Action item: The records that follow must be transcribed exactly, each one in full.

Material for this task:
::::
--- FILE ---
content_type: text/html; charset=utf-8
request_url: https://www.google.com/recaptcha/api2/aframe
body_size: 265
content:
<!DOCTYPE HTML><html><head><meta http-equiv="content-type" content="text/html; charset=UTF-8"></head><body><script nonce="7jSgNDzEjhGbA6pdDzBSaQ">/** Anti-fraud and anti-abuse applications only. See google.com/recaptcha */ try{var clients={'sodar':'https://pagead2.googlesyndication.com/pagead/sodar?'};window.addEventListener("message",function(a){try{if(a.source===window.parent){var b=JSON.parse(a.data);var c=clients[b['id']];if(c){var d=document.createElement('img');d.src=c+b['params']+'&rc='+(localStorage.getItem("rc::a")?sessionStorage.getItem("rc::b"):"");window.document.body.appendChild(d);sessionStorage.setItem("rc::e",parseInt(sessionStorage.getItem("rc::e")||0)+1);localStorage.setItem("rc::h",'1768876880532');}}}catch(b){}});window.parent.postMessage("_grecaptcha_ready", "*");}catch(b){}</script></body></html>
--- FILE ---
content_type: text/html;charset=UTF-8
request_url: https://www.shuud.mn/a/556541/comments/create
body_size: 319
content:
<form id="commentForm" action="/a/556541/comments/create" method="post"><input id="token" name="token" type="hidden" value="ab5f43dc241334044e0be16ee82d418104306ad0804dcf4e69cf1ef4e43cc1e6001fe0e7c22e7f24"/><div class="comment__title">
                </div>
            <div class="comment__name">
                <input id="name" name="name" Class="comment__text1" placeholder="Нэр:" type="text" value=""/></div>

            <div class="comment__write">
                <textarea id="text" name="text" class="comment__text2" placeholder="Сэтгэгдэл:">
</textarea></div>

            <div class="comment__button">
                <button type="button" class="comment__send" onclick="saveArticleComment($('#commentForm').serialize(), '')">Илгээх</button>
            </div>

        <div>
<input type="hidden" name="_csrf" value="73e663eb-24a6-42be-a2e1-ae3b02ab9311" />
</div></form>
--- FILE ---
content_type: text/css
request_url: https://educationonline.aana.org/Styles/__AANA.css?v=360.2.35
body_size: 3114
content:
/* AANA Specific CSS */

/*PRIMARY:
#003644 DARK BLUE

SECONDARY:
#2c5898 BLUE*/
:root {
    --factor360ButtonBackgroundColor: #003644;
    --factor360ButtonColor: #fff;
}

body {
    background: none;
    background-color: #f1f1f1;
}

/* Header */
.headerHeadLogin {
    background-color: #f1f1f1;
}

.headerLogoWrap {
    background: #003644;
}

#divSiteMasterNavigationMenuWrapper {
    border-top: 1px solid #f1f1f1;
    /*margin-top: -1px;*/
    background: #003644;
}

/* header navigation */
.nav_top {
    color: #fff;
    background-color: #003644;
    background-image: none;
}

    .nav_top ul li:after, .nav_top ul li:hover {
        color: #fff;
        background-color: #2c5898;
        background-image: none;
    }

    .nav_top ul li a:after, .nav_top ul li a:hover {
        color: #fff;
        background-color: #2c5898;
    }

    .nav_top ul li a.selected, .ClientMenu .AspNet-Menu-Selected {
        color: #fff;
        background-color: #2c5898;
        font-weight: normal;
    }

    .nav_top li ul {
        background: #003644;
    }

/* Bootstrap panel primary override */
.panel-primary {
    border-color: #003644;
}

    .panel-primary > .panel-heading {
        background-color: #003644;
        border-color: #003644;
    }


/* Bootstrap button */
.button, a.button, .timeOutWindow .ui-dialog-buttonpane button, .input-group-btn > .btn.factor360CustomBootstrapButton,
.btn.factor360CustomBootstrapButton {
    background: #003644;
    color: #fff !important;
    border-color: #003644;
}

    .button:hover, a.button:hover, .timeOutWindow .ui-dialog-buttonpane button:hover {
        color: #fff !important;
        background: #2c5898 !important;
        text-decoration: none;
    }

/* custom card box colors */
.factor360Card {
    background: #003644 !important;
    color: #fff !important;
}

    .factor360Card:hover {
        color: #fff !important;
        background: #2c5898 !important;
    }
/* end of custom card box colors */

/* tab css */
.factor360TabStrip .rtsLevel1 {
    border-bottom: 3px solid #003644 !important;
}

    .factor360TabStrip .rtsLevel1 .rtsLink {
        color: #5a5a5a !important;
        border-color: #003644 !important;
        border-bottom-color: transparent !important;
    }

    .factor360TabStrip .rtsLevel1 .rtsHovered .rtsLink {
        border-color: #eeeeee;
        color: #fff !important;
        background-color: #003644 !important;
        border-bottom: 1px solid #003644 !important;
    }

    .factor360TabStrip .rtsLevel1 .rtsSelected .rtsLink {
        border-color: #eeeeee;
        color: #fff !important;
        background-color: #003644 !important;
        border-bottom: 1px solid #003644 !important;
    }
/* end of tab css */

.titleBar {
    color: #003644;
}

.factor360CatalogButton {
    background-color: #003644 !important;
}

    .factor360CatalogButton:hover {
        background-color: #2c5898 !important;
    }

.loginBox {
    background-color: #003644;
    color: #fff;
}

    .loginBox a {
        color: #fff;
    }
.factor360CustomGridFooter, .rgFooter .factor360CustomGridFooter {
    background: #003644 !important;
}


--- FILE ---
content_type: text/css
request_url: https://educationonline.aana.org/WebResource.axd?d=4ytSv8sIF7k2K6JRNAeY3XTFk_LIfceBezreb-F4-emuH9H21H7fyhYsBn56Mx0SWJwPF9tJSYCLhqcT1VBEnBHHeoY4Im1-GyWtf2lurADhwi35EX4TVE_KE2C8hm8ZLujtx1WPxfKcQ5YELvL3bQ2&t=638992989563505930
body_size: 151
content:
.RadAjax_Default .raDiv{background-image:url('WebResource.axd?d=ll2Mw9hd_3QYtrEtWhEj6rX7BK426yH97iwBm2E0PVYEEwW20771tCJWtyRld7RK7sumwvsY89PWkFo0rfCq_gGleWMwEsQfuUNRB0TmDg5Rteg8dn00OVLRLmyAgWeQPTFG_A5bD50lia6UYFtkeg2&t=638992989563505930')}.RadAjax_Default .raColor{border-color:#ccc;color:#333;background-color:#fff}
::::
Solution to the problem:
--- FILE ---
content_type: text/html; charset=utf-8
request_url: https://www.google.com/recaptcha/api2/aframe
body_size: 265
content:
<!DOCTYPE HTML><html><head><meta http-equiv="content-type" content="text/html; charset=UTF-8"></head><body><script nonce="7jSgNDzEjhGbA6pdDzBSaQ">/** Anti-fraud and anti-abuse applications only. See google.com/recaptcha */ try{var clients={'sodar':'https://pagead2.googlesyndication.com/pagead/sodar?'};window.addEventListener("message",function(a){try{if(a.source===window.parent){var b=JSON.parse(a.data);var c=clients[b['id']];if(c){var d=document.createElement('img');d.src=c+b['params']+'&rc='+(localStorage.getItem("rc::a")?sessionStorage.getItem("rc::b"):"");window.document.body.appendChild(d);sessionStorage.setItem("rc::e",parseInt(sessionStorage.getItem("rc::e")||0)+1);localStorage.setItem("rc::h",'1768876880532');}}}catch(b){}});window.parent.postMessage("_grecaptcha_ready", "*");}catch(b){}</script></body></html>
--- FILE ---
content_type: text/html;charset=UTF-8
request_url: https://www.shuud.mn/a/556541/comments/create
body_size: 319
content:
<form id="commentForm" action="/a/556541/comments/create" method="post"><input id="token" name="token" type="hidden" value="ab5f43dc241334044e0be16ee82d418104306ad0804dcf4e69cf1ef4e43cc1e6001fe0e7c22e7f24"/><div class="comment__title">
                </div>
            <div class="comment__name">
                <input id="name" name="name" Class="comment__text1" placeholder="Нэр:" type="text" value=""/></div>

            <div class="comment__write">
                <textarea id="text" name="text" class="comment__text2" placeholder="Сэтгэгдэл:">
</textarea></div>

            <div class="comment__button">
                <button type="button" class="comment__send" onclick="saveArticleComment($('#commentForm').serialize(), '')">Илгээх</button>
            </div>

        <div>
<input type="hidden" name="_csrf" value="73e663eb-24a6-42be-a2e1-ae3b02ab9311" />
</div></form>
--- FILE ---
content_type: text/css
request_url: https://educationonline.aana.org/Styles/__AANA.css?v=360.2.35
body_size: 3114
content:
/* AANA Specific CSS */

/*PRIMARY:
#003644 DARK BLUE

SECONDARY:
#2c5898 BLUE*/
:root {
    --factor360ButtonBackgroundColor: #003644;
    --factor360ButtonColor: #fff;
}

body {
    background: none;
    background-color: #f1f1f1;
}

/* Header */
.headerHeadLogin {
    background-color: #f1f1f1;
}

.headerLogoWrap {
    background: #003644;
}

#divSiteMasterNavigationMenuWrapper {
    border-top: 1px solid #f1f1f1;
    /*margin-top: -1px;*/
    background: #003644;
}

/* header navigation */
.nav_top {
    color: #fff;
    background-color: #003644;
    background-image: none;
}

    .nav_top ul li:after, .nav_top ul li:hover {
        color: #fff;
        background-color: #2c5898;
        background-image: none;
    }

    .nav_top ul li a:after, .nav_top ul li a:hover {
        color: #fff;
        background-color: #2c5898;
    }

    .nav_top ul li a.selected, .ClientMenu .AspNet-Menu-Selected {
        color: #fff;
        background-color: #2c5898;
        font-weight: normal;
    }

    .nav_top li ul {
        background: #003644;
    }

/* Bootstrap panel primary override */
.panel-primary {
    border-color: #003644;
}

    .panel-primary > .panel-heading {
        background-color: #003644;
        border-color: #003644;
    }


/* Bootstrap button */
.button, a.button, .timeOutWindow .ui-dialog-buttonpane button, .input-group-btn > .btn.factor360CustomBootstrapButton,
.btn.factor360CustomBootstrapButton {
    background: #003644;
    color: #fff !important;
    border-color: #003644;
}

    .button:hover, a.button:hover, .timeOutWindow .ui-dialog-buttonpane button:hover {
        color: #fff !important;
        background: #2c5898 !important;
        text-decoration: none;
    }

/* custom card box colors */
.factor360Card {
    background: #003644 !important;
    color: #fff !important;
}

    .factor360Card:hover {
        color: #fff !important;
        background: #2c5898 !important;
    }
/* end of custom card box colors */

/* tab css */
.factor360TabStrip .rtsLevel1 {
    border-bottom: 3px solid #003644 !important;
}

    .factor360TabStrip .rtsLevel1 .rtsLink {
        color: #5a5a5a !important;
        border-color: #003644 !important;
        border-bottom-color: transparent !important;
    }

    .factor360TabStrip .rtsLevel1 .rtsHovered .rtsLink {
        border-color: #eeeeee;
        color: #fff !important;
        background-color: #003644 !important;
        border-bottom: 1px solid #003644 !important;
    }

    .factor360TabStrip .rtsLevel1 .rtsSelected .rtsLink {
        border-color: #eeeeee;
        color: #fff !important;
        background-color: #003644 !important;
        border-bottom: 1px solid #003644 !important;
    }
/* end of tab css */

.titleBar {
    color: #003644;
}

.factor360CatalogButton {
    background-color: #003644 !important;
}

    .factor360CatalogButton:hover {
        background-color: #2c5898 !important;
    }

.loginBox {
    background-color: #003644;
    color: #fff;
}

    .loginBox a {
        color: #fff;
    }
.factor360CustomGridFooter, .rgFooter .factor360CustomGridFooter {
    background: #003644 !important;
}


--- FILE ---
content_type: text/css
request_url: https://educationonline.aana.org/WebResource.axd?d=4ytSv8sIF7k2K6JRNAeY3XTFk_LIfceBezreb-F4-emuH9H21H7fyhYsBn56Mx0SWJwPF9tJSYCLhqcT1VBEnBHHeoY4Im1-GyWtf2lurADhwi35EX4TVE_KE2C8hm8ZLujtx1WPxfKcQ5YELvL3bQ2&t=638992989563505930
body_size: 151
content:
.RadAjax_Default .raDiv{background-image:url('WebResource.axd?d=ll2Mw9hd_3QYtrEtWhEj6rX7BK426yH97iwBm2E0PVYEEwW20771tCJWtyRld7RK7sumwvsY89PWkFo0rfCq_gGleWMwEsQfuUNRB0TmDg5Rteg8dn00OVLRLmyAgWeQPTFG_A5bD50lia6UYFtkeg2&t=638992989563505930')}.RadAjax_Default .raColor{border-color:#ccc;color:#333;background-color:#fff}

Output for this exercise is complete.